> **Ausgangstext**

☆ ☆ ☆ ☆ ☆ ☆ ☆

Wir wissen, wie die Geschichte in der Karwoche weiter geht. Sie geht nicht gut aus. Die von Römern besetzte Stadt ist im Unfrieden. Um die Ordnung aufrecht zu halten, werden Aufwiegler ans Kreuz geschlagen. Heute ist die von Unfrieden besetzte Stadt auch wieder von Unruhen durchzuckt. Diese Stadt, die von Juden, Muslimen und Christen als Symbol angesehen wird, diese Stadt, in der Juden, Muslime und Christen dem Rest der Welt zeigen müssen, wie ein friedliches Miteinander gelingt, diese Stadt liegt unter einem Schleier von Angst, Unmut, Hass und Gewalt.

☆ ☆ ☆ ☆ ☆ ☆ ☆

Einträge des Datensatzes
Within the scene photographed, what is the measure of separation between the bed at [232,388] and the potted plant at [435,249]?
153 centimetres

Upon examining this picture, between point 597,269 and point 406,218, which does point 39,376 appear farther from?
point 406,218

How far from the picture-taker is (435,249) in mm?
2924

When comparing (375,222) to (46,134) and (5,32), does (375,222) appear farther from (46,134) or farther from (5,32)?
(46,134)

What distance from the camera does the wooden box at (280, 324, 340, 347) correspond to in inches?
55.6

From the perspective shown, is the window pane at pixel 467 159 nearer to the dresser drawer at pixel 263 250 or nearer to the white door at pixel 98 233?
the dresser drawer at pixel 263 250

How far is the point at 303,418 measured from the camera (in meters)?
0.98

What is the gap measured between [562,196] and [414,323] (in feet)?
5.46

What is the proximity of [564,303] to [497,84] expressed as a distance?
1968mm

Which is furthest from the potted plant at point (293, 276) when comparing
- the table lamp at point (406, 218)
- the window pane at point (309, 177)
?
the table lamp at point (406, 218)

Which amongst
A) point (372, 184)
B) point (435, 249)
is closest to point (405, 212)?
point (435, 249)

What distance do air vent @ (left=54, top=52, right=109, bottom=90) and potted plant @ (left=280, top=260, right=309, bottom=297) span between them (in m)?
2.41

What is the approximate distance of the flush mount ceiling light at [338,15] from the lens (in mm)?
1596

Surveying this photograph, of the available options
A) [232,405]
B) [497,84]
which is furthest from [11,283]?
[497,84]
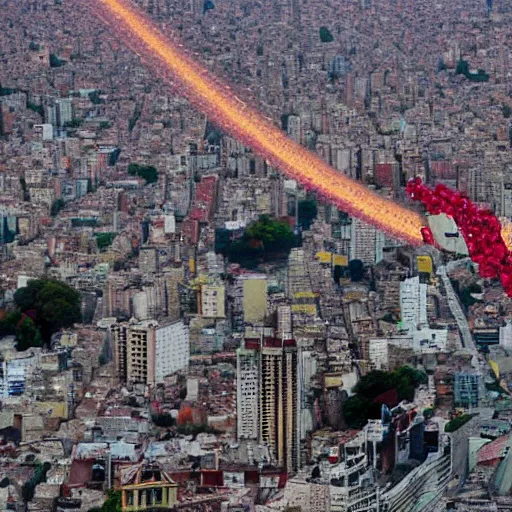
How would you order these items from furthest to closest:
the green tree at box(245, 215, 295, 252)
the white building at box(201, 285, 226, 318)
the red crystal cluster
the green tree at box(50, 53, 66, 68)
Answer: the green tree at box(50, 53, 66, 68), the green tree at box(245, 215, 295, 252), the white building at box(201, 285, 226, 318), the red crystal cluster

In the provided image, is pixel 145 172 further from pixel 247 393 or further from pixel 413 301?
pixel 247 393

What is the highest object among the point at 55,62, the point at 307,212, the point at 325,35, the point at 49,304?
the point at 325,35

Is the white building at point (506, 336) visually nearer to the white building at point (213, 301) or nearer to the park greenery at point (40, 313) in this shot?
the white building at point (213, 301)

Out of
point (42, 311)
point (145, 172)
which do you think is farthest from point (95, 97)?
point (42, 311)

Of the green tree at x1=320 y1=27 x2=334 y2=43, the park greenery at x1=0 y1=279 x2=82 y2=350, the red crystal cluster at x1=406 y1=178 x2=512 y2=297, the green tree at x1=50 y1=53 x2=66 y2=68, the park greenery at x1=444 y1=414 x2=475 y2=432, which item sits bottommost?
the park greenery at x1=444 y1=414 x2=475 y2=432

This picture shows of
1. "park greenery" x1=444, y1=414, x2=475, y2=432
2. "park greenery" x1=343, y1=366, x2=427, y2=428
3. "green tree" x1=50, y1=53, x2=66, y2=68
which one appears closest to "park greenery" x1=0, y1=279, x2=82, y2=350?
"park greenery" x1=343, y1=366, x2=427, y2=428

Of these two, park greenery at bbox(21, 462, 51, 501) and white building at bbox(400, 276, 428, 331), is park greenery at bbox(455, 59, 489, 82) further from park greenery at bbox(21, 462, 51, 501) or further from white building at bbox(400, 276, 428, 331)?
park greenery at bbox(21, 462, 51, 501)
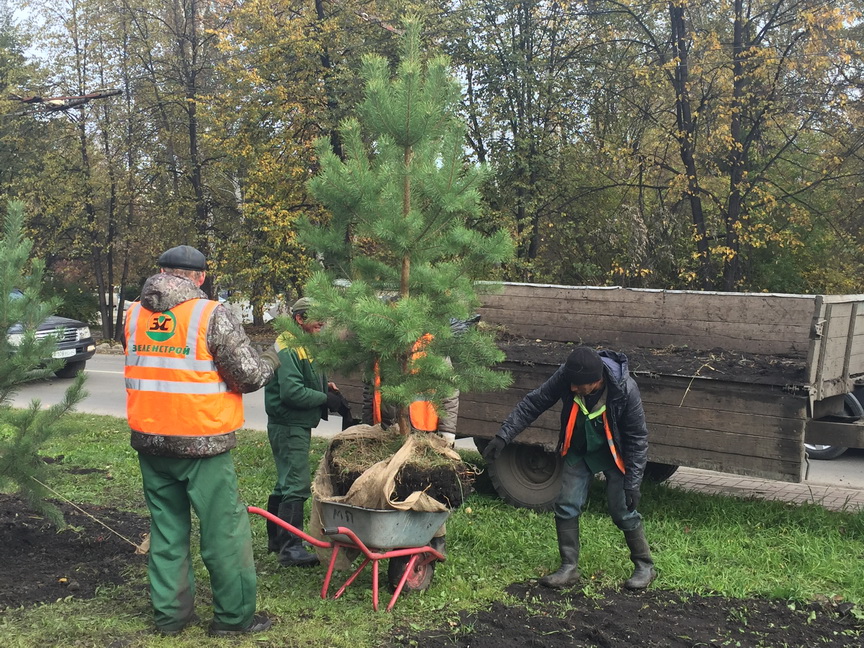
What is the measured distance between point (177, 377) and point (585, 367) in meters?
2.14

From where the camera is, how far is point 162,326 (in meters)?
3.77

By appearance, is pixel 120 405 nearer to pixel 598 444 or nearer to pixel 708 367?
pixel 708 367

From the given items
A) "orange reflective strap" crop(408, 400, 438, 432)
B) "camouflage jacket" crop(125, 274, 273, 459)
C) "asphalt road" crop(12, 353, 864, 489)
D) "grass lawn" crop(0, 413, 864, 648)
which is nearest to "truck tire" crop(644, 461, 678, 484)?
"grass lawn" crop(0, 413, 864, 648)

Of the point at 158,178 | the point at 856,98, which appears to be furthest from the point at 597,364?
the point at 158,178

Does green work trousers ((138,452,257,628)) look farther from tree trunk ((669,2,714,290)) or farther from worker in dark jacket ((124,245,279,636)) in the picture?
tree trunk ((669,2,714,290))

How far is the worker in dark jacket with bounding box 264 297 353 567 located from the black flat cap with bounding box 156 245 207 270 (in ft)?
3.23

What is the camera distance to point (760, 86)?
15406 mm

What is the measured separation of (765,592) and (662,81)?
13.1 m

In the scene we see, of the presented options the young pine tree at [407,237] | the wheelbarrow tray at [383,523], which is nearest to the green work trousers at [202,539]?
the wheelbarrow tray at [383,523]

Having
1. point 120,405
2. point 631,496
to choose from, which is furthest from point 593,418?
point 120,405

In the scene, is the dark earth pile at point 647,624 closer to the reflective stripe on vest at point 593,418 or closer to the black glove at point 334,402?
the reflective stripe on vest at point 593,418

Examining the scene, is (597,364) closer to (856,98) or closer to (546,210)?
(546,210)

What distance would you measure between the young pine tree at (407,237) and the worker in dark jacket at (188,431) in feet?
2.44

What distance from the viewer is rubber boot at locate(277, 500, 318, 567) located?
494cm
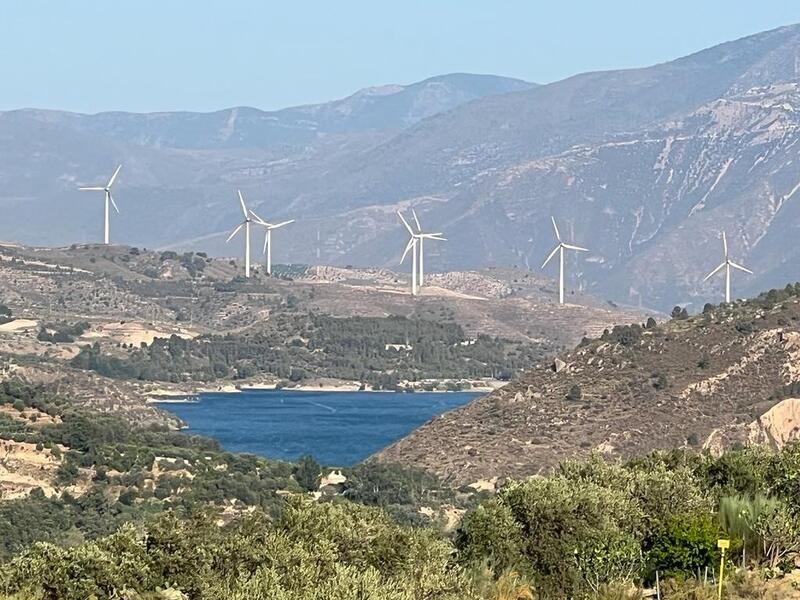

☆ ☆ ☆ ☆ ☆ ☆ ☆

> **Aufgabenstellung**
1. Beantworte anhand des Ausgangstexts über die Karwoche diese Fragen:
(a) Von wem ist die Stadt in der Karwoche besetzt?
(b) Was geschieht mit Aufwieglern, um die Ordnung aufrechtzuerhalten?
(c) Unter welchem Schleier liegt die Stadt heute?
2. Fasse den Ausgangstext über die Karwoche in zwei Sätzen zusammen.
3. Schreibe bitte eine Fortsetzung des Ausgangstexts über die Karwoche, die an seinen letzten Satz anschließt.
Die Zeilen werden hier nicht gebraucht.

> **Lösungen**
1.
(a) Von Römern.
(b) Sie werden ans Kreuz geschlagen.
(c) Unter einem Schleier von Angst, Unmut, Hass und Gewalt.

2. In der Karwoche ist die von Römern besetzte Stadt im Unfrieden, und Aufwiegler werden ans Kreuz geschlagen. Heute ist die Stadt, die Juden, Muslimen und Christen als Symbol gilt, wieder von Unruhen durchzuckt und liegt unter einem Schleier von Angst, Unmut, Hass und Gewalt.

3.
Die Geschichte von Jesus, wie er unter dem Jubel der Menschen in Jerusalem einzieht, verwandelt den einfachen Menschen aus der nördlichen Provinz in einen gottgesandten Gesalbten. In einen  Menschen, der im Auftrag Gottes das tut, was Gott auf Erden will. In einen Menschen, der von Gott nicht zu unterscheiden ist.

Wo bin ich, wenn Jesus kommt? Sitze ich zu hause und habe viel zu viel meinem Alltag zu tun? Bin ich im Büro, weil ich echt zu viel Stress habe? Lasse ich mich nicht abbringen von dem, was ich mir für heute vorgenommen habe?

Oder gehe ich hin? Schmeiße ich meinen Alltag über Bord? Lasse ich meinen Job hinter mir? Überwinde ich meine Sorgen und Ängste?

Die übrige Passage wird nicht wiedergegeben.